[Collection entries]
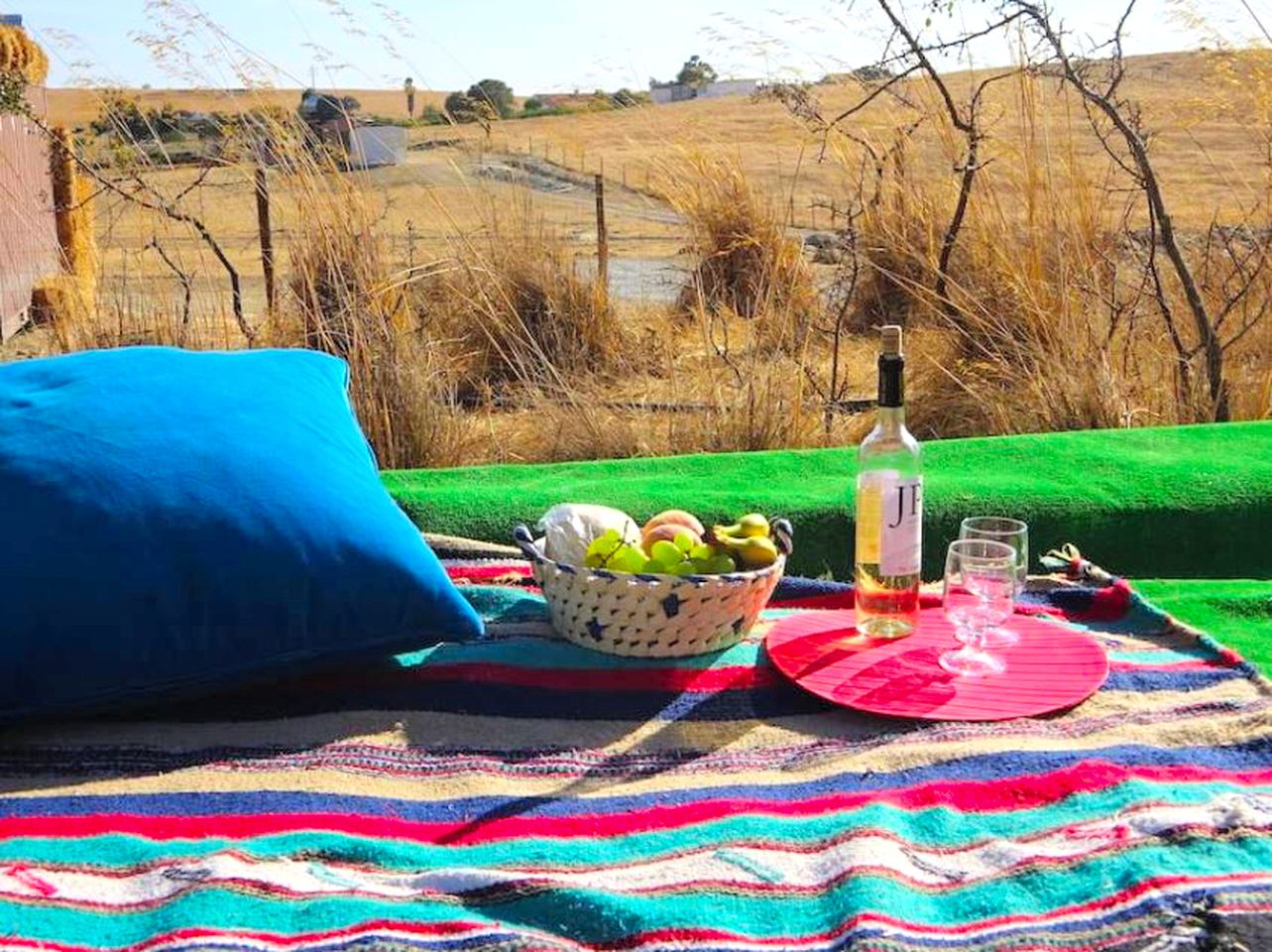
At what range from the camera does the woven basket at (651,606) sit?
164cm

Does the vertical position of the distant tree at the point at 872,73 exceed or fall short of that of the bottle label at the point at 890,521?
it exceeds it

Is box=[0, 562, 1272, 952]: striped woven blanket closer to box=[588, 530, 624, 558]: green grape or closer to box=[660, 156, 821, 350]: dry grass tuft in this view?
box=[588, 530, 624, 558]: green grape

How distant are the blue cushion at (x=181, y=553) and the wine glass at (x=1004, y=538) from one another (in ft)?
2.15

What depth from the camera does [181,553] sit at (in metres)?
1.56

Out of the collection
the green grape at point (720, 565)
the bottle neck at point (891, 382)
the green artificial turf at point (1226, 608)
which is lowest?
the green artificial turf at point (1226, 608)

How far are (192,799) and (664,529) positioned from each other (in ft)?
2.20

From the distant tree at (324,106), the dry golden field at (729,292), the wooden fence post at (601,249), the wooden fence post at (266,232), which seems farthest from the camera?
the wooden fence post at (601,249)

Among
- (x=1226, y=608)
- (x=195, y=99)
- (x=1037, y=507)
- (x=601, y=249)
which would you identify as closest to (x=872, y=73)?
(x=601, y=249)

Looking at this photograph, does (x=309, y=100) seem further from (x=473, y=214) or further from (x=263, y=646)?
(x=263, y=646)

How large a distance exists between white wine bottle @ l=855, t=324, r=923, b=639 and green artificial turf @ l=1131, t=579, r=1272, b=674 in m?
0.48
---
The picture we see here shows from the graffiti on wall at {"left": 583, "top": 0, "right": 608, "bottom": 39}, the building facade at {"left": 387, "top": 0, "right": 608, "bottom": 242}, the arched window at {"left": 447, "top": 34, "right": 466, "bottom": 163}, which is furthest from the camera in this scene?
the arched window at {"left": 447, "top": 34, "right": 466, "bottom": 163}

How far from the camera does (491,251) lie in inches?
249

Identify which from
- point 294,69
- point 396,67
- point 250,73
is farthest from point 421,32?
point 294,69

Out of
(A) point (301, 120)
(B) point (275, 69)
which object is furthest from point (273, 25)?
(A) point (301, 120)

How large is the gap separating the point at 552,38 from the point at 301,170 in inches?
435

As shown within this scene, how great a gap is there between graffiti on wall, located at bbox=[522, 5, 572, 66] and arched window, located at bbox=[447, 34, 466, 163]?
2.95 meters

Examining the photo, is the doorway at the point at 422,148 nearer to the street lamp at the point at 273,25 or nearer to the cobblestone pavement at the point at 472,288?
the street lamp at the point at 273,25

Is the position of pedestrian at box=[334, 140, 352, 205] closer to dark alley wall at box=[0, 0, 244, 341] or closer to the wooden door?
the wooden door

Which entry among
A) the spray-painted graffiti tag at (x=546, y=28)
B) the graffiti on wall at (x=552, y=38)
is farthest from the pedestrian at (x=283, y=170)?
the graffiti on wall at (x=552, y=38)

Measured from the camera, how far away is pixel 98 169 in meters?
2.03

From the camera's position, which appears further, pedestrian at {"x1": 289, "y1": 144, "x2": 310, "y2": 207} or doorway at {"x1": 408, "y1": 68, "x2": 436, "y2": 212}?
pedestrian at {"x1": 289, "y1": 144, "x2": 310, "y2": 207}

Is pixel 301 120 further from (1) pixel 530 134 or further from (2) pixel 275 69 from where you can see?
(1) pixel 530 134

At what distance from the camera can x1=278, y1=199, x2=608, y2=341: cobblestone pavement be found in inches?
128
==
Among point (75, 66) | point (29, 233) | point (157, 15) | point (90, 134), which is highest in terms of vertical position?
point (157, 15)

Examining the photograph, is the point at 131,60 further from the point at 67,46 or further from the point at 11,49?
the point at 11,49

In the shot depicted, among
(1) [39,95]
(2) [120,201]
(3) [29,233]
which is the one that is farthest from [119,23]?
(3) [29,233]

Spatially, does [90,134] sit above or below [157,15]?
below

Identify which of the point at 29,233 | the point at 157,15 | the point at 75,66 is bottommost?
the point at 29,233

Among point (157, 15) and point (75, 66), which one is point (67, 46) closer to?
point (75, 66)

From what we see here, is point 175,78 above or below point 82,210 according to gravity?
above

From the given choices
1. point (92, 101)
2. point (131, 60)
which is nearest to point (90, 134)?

__TO DO__.
Pull out every line in the material above that contains the word "arched".

__TASK RESULT__.
The picture we see here shows from the graffiti on wall at {"left": 583, "top": 0, "right": 608, "bottom": 39}, the building facade at {"left": 387, "top": 0, "right": 608, "bottom": 242}, the arched window at {"left": 447, "top": 34, "right": 466, "bottom": 163}, which is furthest from the camera in this scene?
the arched window at {"left": 447, "top": 34, "right": 466, "bottom": 163}
As shown within this scene, how great a gap is there between graffiti on wall, located at bbox=[522, 5, 572, 66] and arched window, located at bbox=[447, 34, 466, 163]?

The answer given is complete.